Top of Listed records

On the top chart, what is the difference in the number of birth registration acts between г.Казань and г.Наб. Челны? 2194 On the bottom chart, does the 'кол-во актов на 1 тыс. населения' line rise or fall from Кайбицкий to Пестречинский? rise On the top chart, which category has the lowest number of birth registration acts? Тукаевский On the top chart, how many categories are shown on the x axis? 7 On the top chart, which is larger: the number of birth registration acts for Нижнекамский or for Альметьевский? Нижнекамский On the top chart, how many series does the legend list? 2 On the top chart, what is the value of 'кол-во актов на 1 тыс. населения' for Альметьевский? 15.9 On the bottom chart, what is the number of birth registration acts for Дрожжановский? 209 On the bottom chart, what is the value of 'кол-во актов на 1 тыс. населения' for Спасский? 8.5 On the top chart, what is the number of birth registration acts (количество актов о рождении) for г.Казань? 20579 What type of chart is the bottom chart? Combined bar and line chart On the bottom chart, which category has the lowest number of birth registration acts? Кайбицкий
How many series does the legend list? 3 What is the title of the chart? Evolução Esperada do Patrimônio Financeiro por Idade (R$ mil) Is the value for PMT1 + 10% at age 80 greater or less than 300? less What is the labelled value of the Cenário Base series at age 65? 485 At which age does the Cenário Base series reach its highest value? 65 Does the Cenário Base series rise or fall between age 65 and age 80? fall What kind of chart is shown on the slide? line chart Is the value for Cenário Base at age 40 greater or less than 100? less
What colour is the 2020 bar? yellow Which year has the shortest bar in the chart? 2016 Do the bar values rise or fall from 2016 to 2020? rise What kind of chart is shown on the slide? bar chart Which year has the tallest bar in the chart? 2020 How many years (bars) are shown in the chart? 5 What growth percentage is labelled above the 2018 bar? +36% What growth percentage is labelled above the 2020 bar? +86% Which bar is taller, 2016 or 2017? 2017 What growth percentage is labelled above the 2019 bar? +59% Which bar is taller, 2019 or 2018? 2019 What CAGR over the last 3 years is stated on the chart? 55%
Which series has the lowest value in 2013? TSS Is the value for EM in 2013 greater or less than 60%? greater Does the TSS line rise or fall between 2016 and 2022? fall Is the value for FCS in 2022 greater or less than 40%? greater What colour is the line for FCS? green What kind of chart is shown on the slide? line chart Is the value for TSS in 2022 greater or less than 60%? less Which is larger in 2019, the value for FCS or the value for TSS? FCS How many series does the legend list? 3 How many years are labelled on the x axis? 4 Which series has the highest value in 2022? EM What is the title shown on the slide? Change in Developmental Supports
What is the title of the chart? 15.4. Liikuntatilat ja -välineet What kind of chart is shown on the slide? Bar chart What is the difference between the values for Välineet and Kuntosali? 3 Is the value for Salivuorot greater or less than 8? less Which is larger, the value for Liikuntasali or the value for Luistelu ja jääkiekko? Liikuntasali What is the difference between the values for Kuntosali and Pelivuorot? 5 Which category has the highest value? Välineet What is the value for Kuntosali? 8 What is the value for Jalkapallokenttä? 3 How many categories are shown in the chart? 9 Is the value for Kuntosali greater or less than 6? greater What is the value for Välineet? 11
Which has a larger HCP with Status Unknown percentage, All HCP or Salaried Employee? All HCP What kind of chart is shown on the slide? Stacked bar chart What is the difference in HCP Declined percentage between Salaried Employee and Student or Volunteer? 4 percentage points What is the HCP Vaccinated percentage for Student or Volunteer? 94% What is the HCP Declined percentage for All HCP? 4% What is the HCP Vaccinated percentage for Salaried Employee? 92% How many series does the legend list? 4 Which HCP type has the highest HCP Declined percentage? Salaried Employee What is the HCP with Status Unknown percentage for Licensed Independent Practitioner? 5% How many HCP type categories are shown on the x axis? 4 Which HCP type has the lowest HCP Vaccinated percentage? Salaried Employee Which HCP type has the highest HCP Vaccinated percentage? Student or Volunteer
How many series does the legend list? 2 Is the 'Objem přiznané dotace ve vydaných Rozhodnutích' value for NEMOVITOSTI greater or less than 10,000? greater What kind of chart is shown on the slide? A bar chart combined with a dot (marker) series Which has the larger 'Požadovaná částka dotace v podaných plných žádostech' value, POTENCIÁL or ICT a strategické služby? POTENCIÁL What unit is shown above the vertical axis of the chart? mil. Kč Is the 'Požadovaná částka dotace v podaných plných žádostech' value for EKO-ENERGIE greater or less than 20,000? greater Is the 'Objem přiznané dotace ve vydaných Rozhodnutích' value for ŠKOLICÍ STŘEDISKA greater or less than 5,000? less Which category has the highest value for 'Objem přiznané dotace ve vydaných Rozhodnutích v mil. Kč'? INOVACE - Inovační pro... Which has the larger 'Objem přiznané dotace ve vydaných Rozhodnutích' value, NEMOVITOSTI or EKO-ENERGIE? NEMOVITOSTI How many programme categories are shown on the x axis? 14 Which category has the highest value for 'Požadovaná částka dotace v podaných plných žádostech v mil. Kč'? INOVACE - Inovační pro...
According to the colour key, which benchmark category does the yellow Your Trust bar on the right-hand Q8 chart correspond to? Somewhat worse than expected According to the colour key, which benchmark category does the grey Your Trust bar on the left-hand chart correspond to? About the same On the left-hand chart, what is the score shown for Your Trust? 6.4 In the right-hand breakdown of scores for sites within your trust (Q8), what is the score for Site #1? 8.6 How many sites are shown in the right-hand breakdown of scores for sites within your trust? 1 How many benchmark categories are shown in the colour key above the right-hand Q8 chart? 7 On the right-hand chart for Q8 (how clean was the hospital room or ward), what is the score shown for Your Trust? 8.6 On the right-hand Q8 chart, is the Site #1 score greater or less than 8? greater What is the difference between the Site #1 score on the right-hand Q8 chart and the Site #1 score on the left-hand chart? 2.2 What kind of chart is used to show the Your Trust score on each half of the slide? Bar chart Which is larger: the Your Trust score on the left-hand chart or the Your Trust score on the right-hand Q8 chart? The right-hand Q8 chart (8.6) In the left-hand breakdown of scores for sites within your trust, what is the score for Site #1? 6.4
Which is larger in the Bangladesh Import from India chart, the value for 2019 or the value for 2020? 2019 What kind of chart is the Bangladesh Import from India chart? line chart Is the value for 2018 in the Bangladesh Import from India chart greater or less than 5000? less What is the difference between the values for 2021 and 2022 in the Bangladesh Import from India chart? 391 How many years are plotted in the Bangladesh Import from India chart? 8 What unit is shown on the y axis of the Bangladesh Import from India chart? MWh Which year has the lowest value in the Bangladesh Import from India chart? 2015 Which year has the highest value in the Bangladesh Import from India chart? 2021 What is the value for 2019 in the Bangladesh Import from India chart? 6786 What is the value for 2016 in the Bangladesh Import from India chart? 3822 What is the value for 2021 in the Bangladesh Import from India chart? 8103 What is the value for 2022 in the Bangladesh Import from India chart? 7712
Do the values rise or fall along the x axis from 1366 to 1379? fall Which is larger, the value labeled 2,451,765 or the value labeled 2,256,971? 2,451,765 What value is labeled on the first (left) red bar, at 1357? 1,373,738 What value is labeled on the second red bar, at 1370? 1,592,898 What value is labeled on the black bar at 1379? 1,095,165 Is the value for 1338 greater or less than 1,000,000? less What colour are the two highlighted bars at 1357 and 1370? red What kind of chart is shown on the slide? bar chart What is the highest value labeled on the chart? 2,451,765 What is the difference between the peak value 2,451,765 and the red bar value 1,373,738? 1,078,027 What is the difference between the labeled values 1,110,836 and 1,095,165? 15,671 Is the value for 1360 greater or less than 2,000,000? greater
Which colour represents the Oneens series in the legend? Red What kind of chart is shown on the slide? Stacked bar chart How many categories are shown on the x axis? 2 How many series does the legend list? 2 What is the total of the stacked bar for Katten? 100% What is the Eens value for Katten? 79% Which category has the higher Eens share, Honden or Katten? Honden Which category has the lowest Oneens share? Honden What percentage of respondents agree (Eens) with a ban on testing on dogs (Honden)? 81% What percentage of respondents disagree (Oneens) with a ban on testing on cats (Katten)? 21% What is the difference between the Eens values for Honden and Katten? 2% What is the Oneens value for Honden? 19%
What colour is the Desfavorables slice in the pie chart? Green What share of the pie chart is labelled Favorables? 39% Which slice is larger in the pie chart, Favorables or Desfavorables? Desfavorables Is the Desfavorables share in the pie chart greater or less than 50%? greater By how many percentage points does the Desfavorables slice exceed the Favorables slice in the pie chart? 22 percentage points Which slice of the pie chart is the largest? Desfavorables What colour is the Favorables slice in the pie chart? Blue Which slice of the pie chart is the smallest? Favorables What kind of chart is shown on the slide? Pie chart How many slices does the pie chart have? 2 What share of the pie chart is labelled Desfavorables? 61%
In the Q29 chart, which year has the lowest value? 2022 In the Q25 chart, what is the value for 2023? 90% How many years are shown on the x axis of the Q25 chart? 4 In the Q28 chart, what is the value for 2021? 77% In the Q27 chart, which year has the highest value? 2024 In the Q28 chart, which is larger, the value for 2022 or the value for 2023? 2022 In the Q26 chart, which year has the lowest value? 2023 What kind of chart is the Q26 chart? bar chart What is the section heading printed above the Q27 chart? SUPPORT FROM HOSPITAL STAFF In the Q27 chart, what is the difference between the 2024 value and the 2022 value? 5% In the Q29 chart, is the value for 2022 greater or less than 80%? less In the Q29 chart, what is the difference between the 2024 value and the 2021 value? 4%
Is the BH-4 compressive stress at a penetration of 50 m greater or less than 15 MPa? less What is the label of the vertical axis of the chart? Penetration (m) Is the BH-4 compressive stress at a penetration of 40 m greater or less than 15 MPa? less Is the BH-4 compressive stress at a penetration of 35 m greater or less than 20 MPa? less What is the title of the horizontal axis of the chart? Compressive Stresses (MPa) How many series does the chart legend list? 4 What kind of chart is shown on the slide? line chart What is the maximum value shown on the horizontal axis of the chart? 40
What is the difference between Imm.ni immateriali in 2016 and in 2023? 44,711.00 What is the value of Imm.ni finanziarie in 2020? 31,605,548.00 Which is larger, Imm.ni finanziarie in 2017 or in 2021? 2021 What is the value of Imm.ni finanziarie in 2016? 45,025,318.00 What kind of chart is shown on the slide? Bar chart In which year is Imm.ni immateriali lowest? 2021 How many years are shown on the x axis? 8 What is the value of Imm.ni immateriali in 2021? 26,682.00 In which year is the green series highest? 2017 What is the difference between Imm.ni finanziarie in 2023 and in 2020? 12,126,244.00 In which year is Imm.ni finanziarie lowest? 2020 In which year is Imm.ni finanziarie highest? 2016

Bottom of Listed records

** Exercise aim **
Lay out as a numbered list the lines of the data above, starting with the first line and going on through the line that contains "How many series does the legend list? 3 What", and leave out any blank lines.

** Response below **
1. On the top chart, what is the difference in the number of birth registration acts between г.Казань and г.Наб. Челны? 2194 On the bottom chart, does the 'кол-во актов на 1 тыс. населения' line rise or fall from Кайбицкий to Пестречинский? rise On the top chart, which category has the lowest number of birth registration acts? Тукаевский On the top chart, how many categories are shown on the x axis? 7 On the top chart, which is larger: the number of birth registration acts for Нижнекамский or for Альметьевский? Нижнекамский On the top chart, how many series does the legend list? 2 On the top chart, what is the value of 'кол-во актов на 1 тыс. населения' for Альметьевский? 15.9 On the bottom chart, what is the number of birth registration acts for Дрожжановский? 209 On the bottom chart, what is the value of 'кол-во актов на 1 тыс. населения' for Спасский? 8.5 On the top chart, what is the number of birth registration acts (количество актов о рождении) for г.Казань? 20579 What type of chart is the bottom chart? Combined bar and line chart On the bottom chart, which category has the lowest number of birth registration acts? Кайбицкий
2. How many series does the legend list? 3 What is the title of the chart? Evolução Esperada do Patrimônio Financeiro por Idade (R$ mil) Is the value for PMT1 + 10% at age 80 greater or less than 300? less What is the labelled value of the Cenário Base series at age 65? 485 At which age does the Cenário Base series reach its highest value? 65 Does the Cenário Base series rise or fall between age 65 and age 80? fall What kind of chart is shown on the slide? line chart Is the value for Cenário Base at age 40 greater or less than 100? less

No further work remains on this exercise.